This is valid point. But other than unusual (I would think) situations like
this - what meaning would an ack of a non-maintainer really have? It's
not been a proper review (which, by refusing non-maintainer acks I would
hope we might get more of), and it also doesn't count for anything else
from a purely abstract pov. And I guess - back to the point you make -
there are other ways to express that reasons for previous objection
have got eliminated. After all - along the lines of what you said - the
person pushing a patch is expected to have followed an eventual
discussion relatively closely anyway.

>>>And I think George has a different opinion of when Reviewed-by
>>>get carried on patches that undergo modifications. Sadly I don't see
>>>anything in the Linux Documentation/Submitting* to explain what
>>>the rules are for that.
>>
>> I don't recall having a "different" opinion here - at least I agree: With
>> non-benign changes to a patch, acks and reviews should be dropped.
>> Fixing bugs in a patch - which I think is the recent case you recall -
>> is clearly a non-benign change.
>>
>> In fact I would go farther and suggest that more than a week or two
>> old tags should also get dropped. There have been a number of cases
>> not that long ago that new versions of patch series got posted weeks
>> if not months after the most recent earlier versions. And among them
>> have been cases where I wasn't really certain whether a tag with my
>> name was actually validly there, or valid anymore.
>
>FWIW, one example was Dario's soft-affinity series; when he was here
>before the hackathon we actually discussed what the protocol should be
>for that.  I didn't think it was clear, so I said he should retain
>them, and people could complain if that's not what they wanted. :-)

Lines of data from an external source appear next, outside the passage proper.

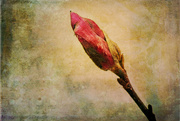 23rd Feb 2016 - Tulip Magnolia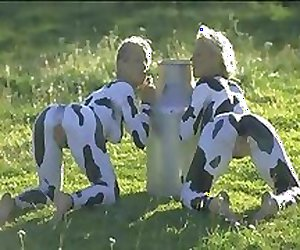 Smiling Cows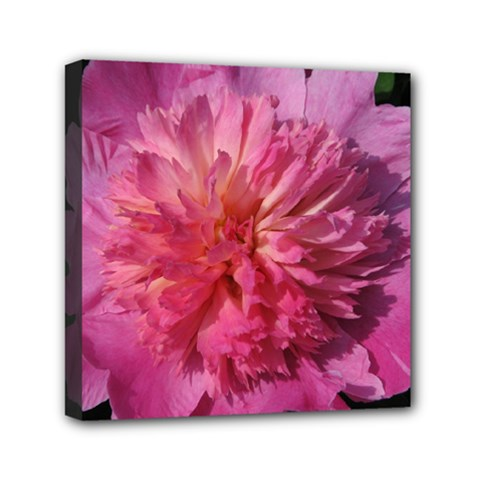 Paeonia Coral Mini Canvas 6  X 6  by trendistuff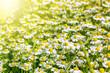 canvas print picture - Blumenwiese im Frühling mit vielen Gänseblümchen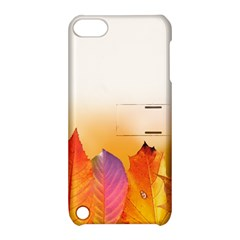 Autumn Leaves Colorful Fall Foliage Apple Ipod Touch 5 Hardshell Case With Stand by BangZart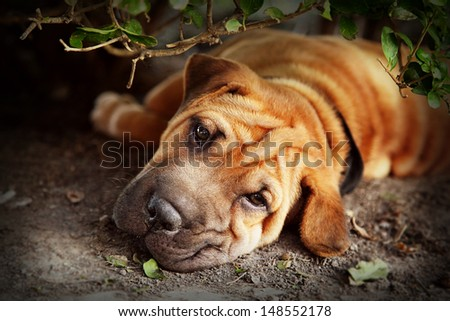 Out of the sun, a Shar pei tries to rest in the shade of a hedge. Retro style processing. - stock photo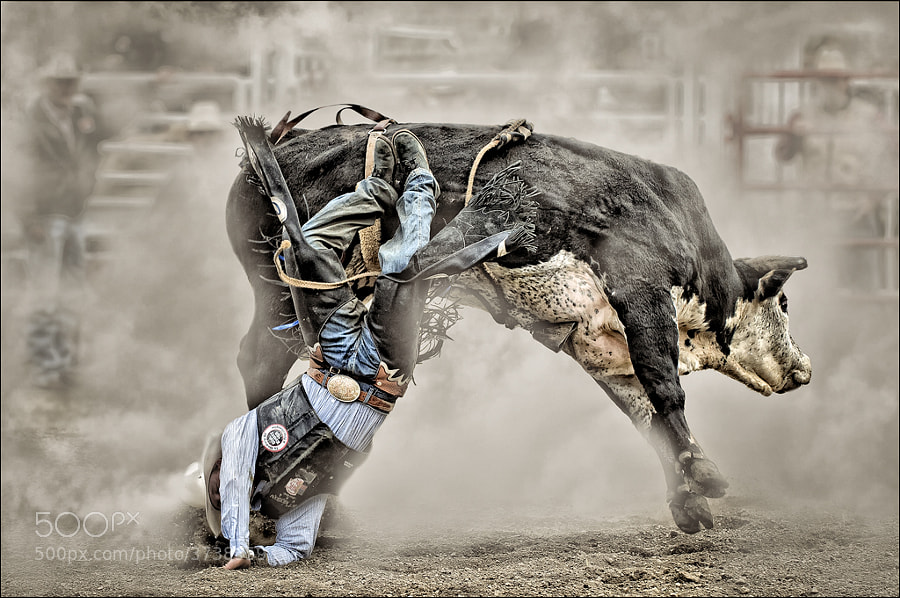 Photograph Involuntary Dismount by peter j on 500px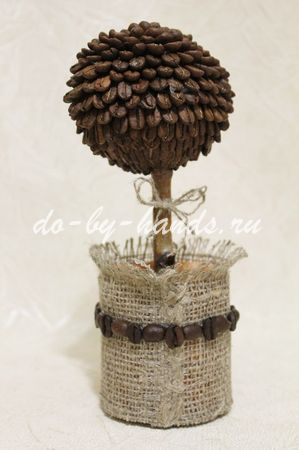 горшок для кофейного дерева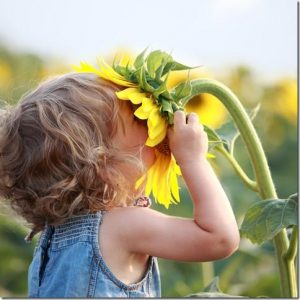Children can get close leafcutter bees without worry - child and a sunflower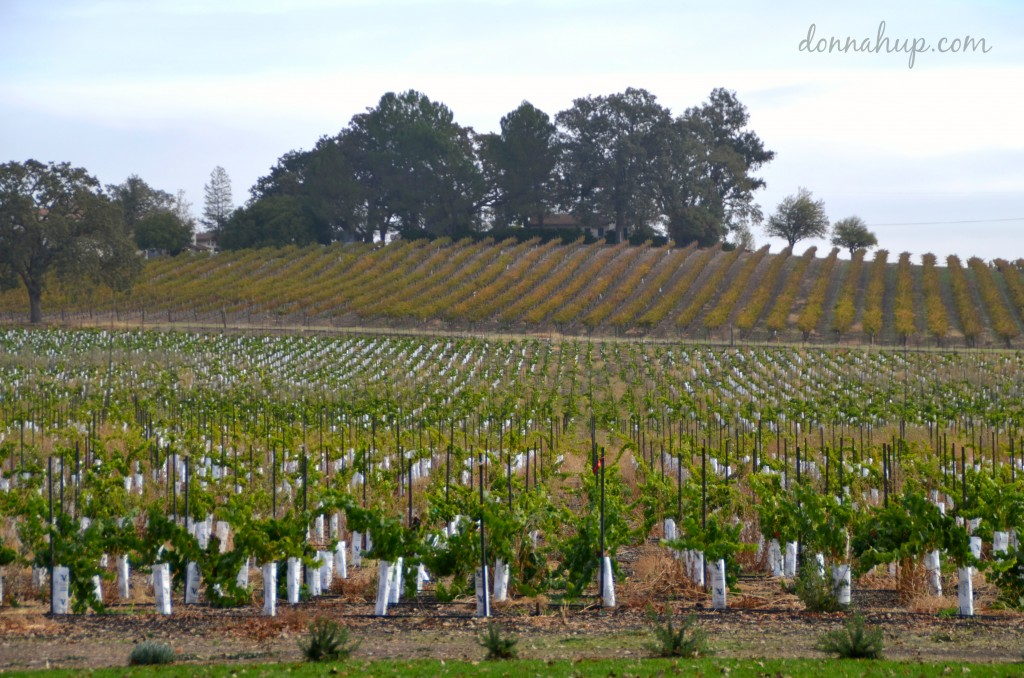 Visiting Paso Robles, CA #Travel #winecountry #PasoRobles #California #wine #foodie #review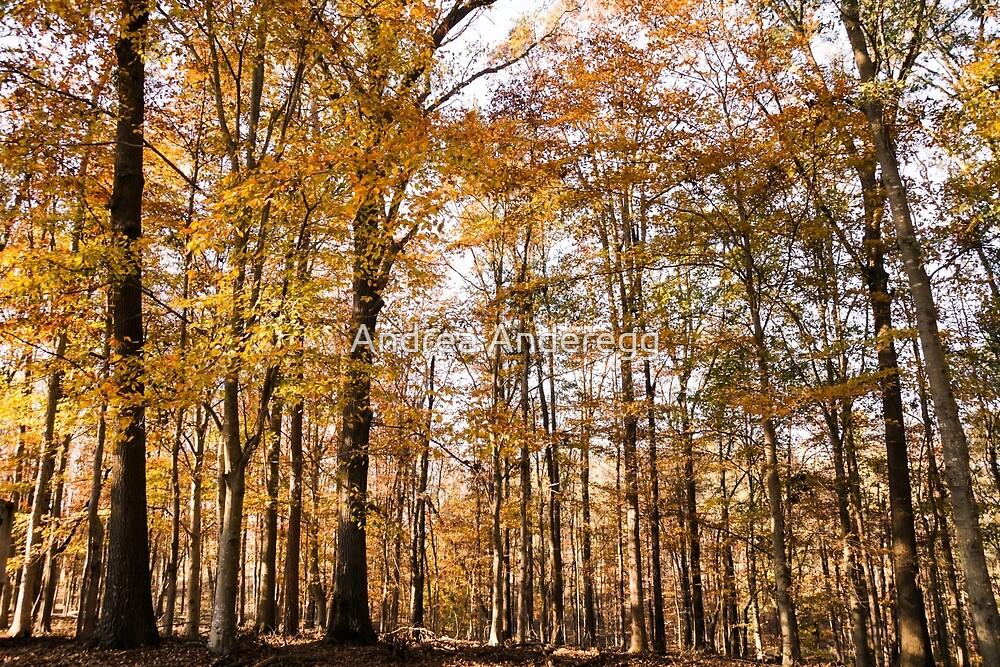 North Georgia Fall Colors by andreaanderegg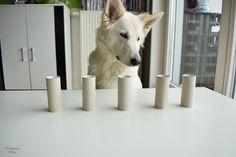    Hundekind Abby   Das Leben eines Hundes mit Schilddrüsenunterfunktion - So beschäftigt ihr euren Hund sinnvoll mit der Nase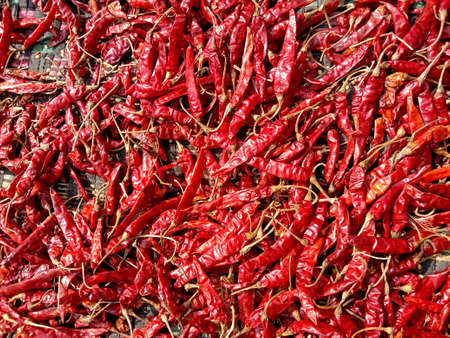 red hot and spicy chili stock on shop for sell Reklamní fotografie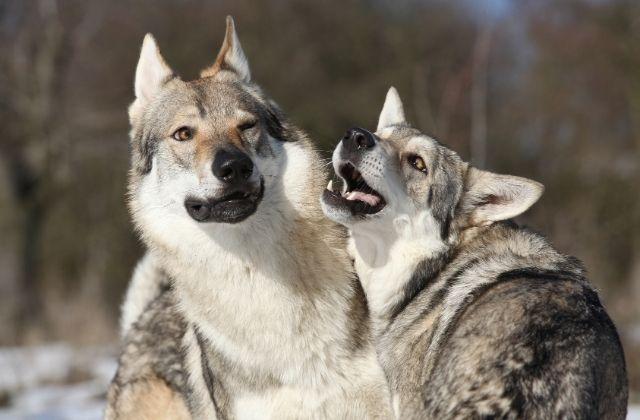 18 El Perro Lobo Checoslovaco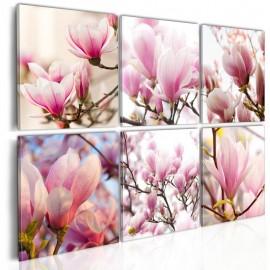 Quadro - Southern magnolias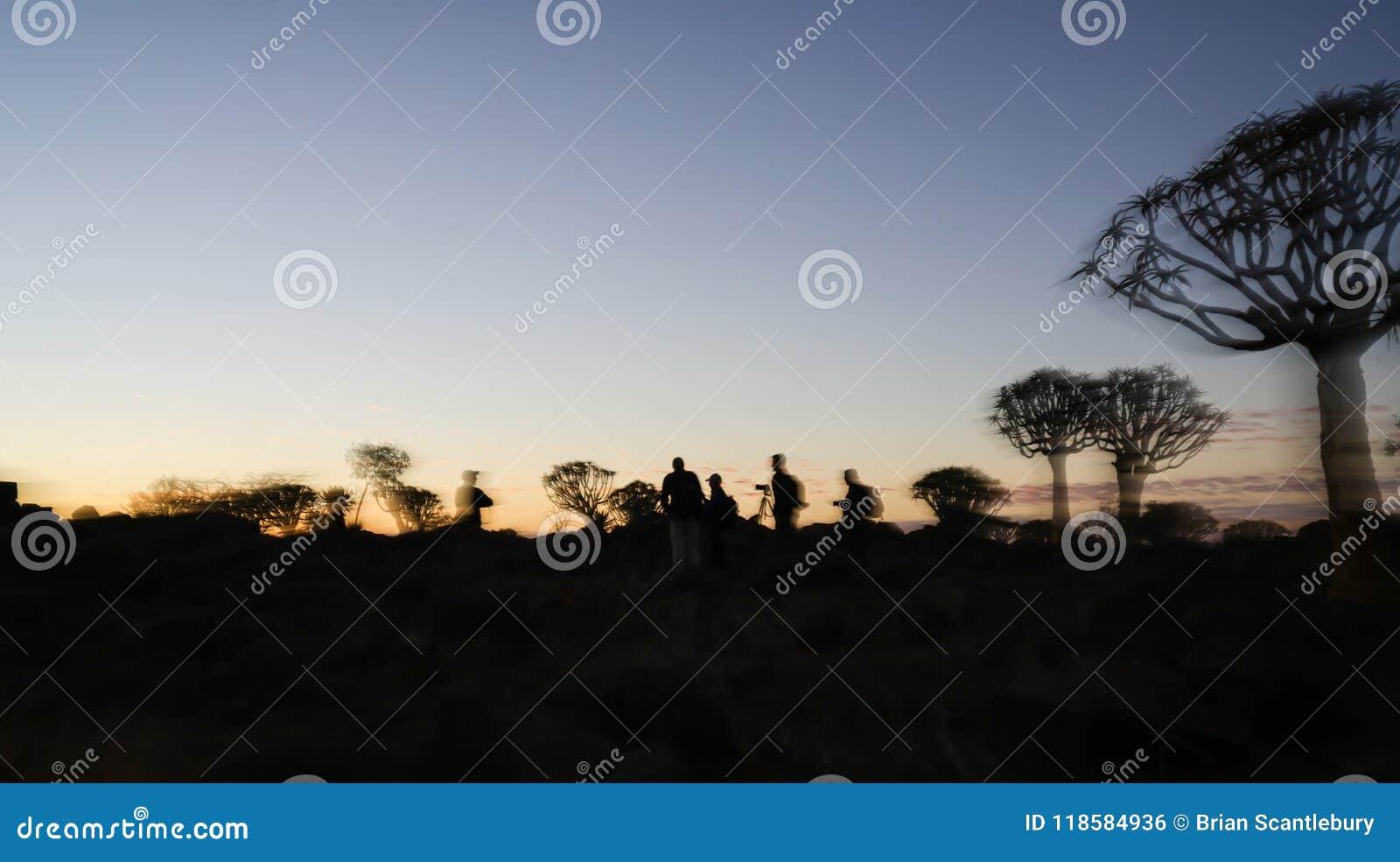 Rozmyci skutki grupowi fotografowie sylwetkowi wśród drzew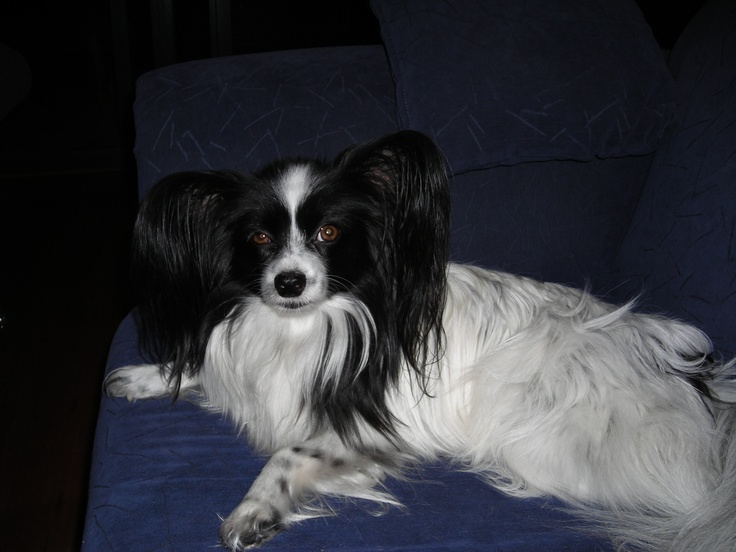 Papillion before the groomer got busy! #papillion
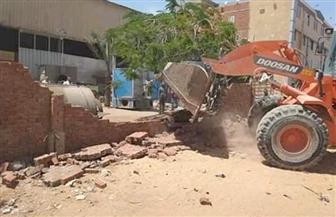 جهاز تنمية العبور يشن حملات لإزالة التعديات والمخالفات بالمدينة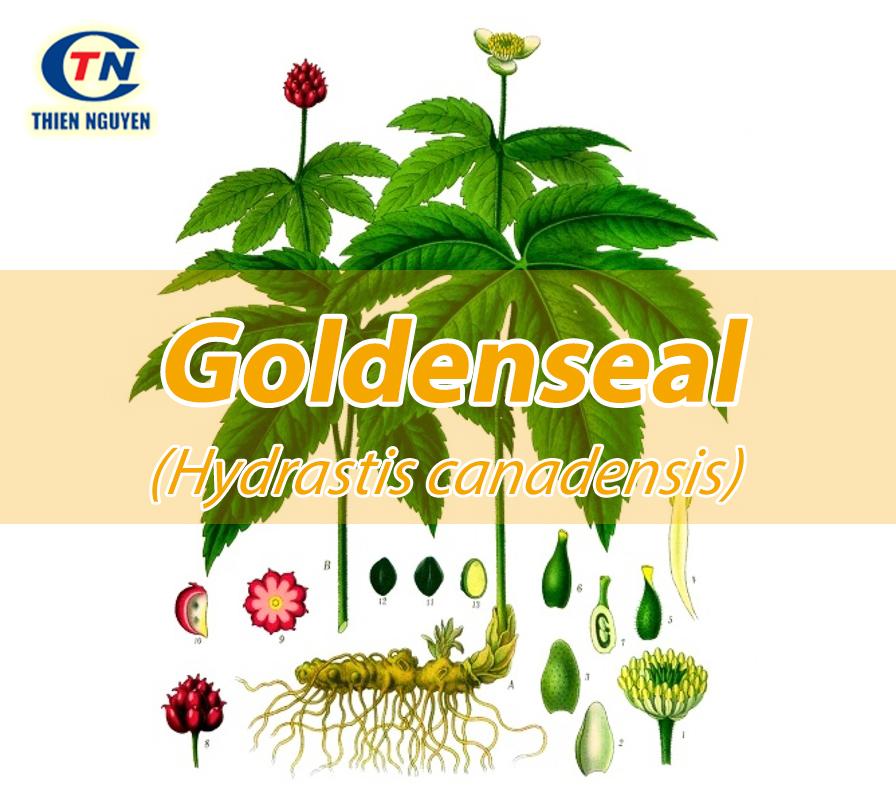 Chiết xuất hải cẩu vàng Goldenseal extract
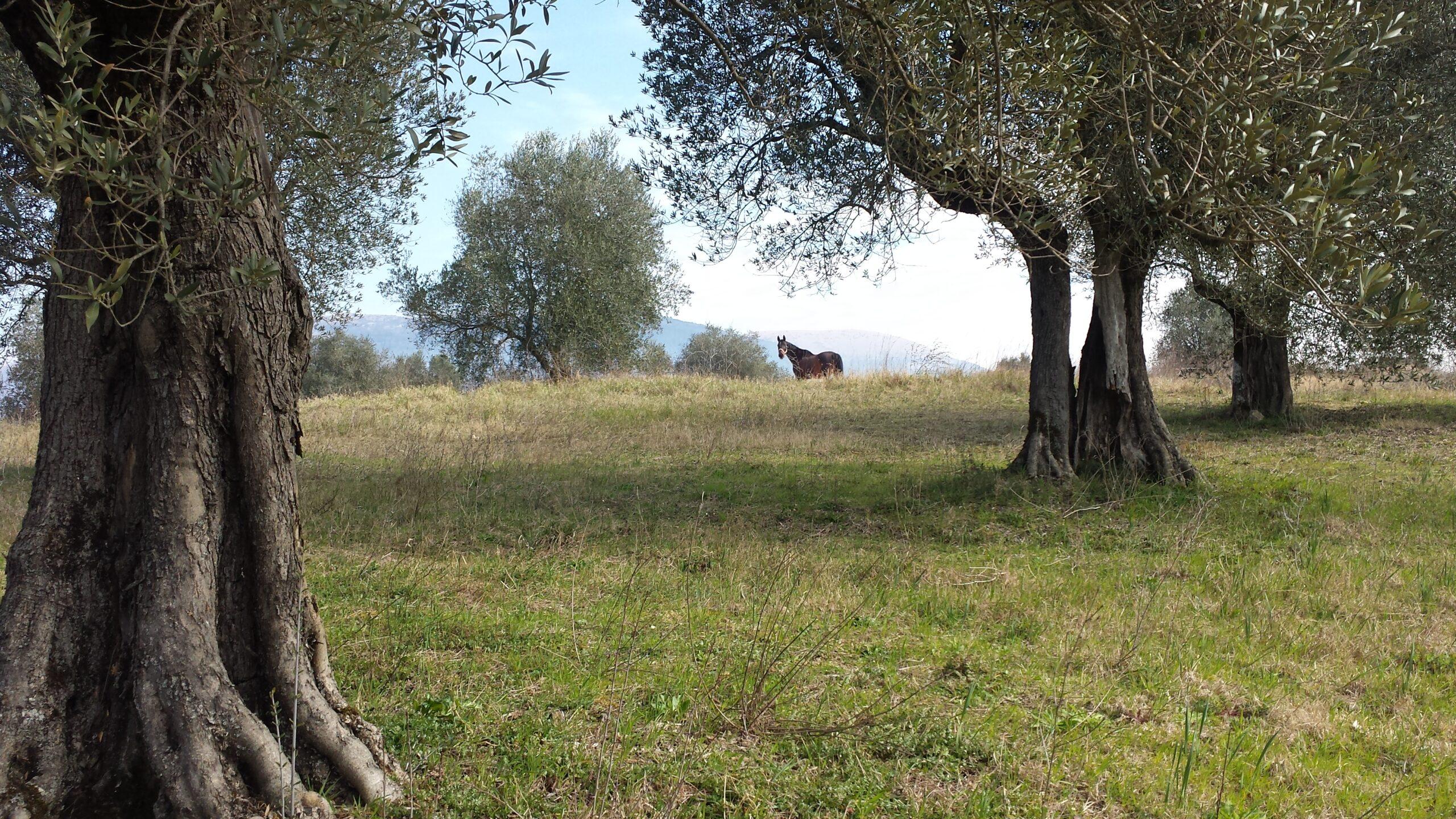Novellon - häst bland olivträd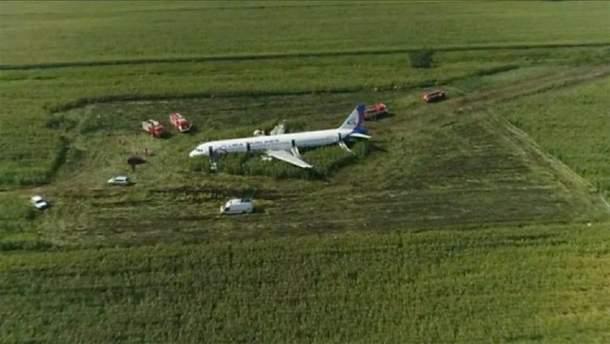 """Весь экипаж самолета, аварийно севшего в поле под Москвой, попал в базу """"Миротворца"""""""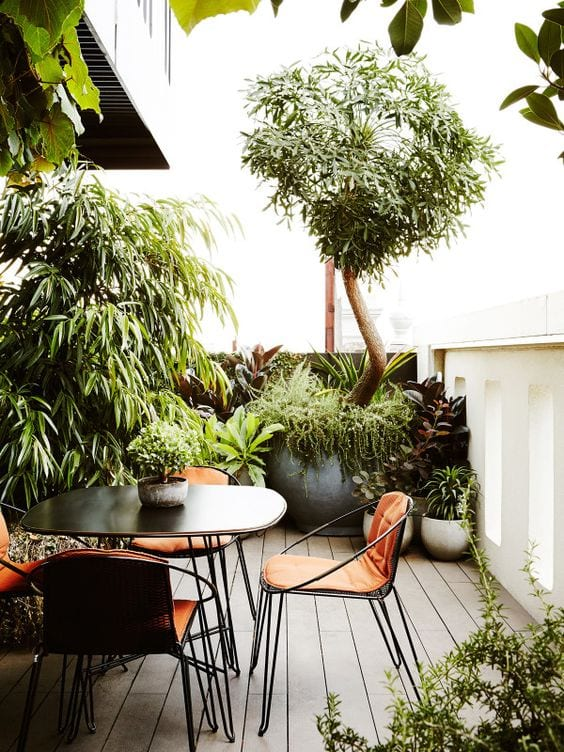 Roof top balcony potted plants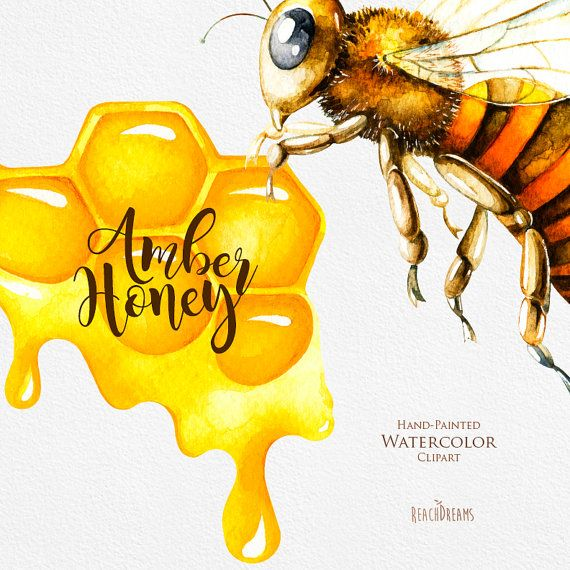 Honey honeycomb hand painted. Bee clipart watercolor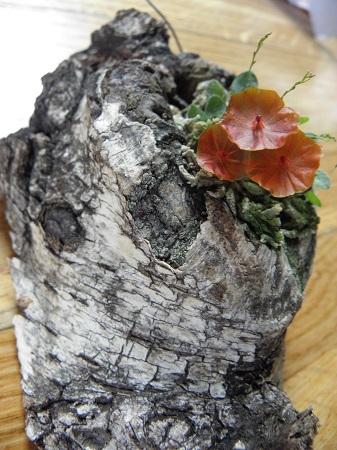 Miniatur- Orchideen - Seite 2 Lepant12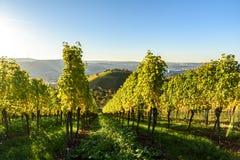 Weinberge in Stuttgart - sch?ne Weinregion im S?den von Deutschland stockbild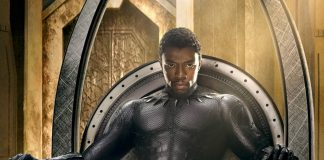 Black Panther Hero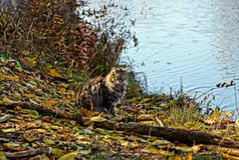Gray fluffy cat sitting on the lake shore. Big furry gray cat sitting on the lake in an autumn park Royalty Free Stock Photo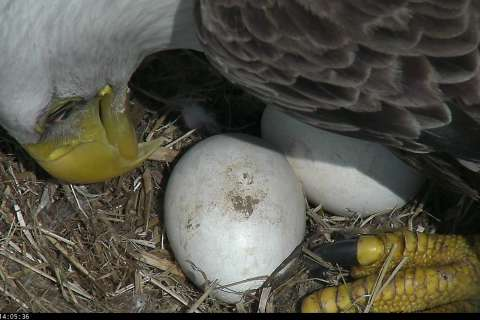 Eagle watch: DC bald eagles' eggs due to hatch soon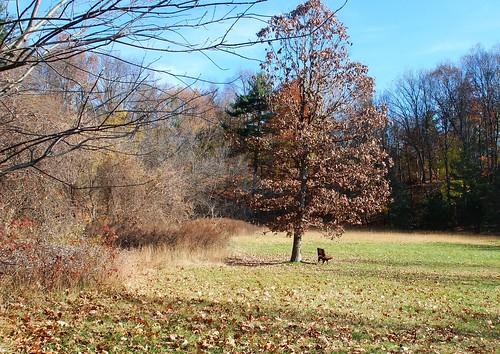 autumn newyork fall nature landscape geotagged brighton hbm corbettsglen corbetts corbettsglennaturepark benchmonday happybenchmonday blm18 blmiers2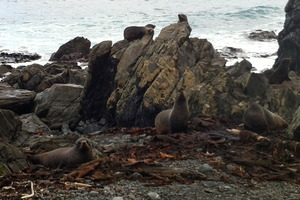 Seals bask on the rocks. Photo / Danielle Wright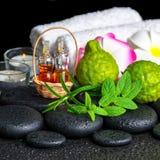 Aromatische Badekurorteinstellung der Bergamotte trägt, frische Minze, Rosmarin, c Früchte Stockfotos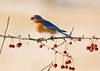 "<div class=""jaDesc""> <h4> Male Bluebird with Crabapple</h4> </div>"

And iirc you then were the one who complained...

>For my part, I tend to appreciate being reminded of what my opinion
>was the last time around, so I don't think time itself should expire
>my tags.  The tags should expire when either the patch itself, or the
>code it depends on, has changed in a functionally significant way.  It
>should be the job of the person submitting the code to keep track of
>that.

Yes, I appreciate that there are reasons to retain old tags, and I didn't
mean to push (or initiate the pushing of) any new policy here. I merely
wanted to express that, as you say:

>The only risk to doing things this way, I suppose, would be if code
>the patch depends on had changed in a way that was incompatible, and
>the patch author didn't notice; the "Reviewed-by" might lull the
>maintainer into a false sense of security.

 ... there's a risk with retaining tags over long periods of time. Ideally of
course things would get followed up within shorter time distances, but I
know very well that this isn't always possible.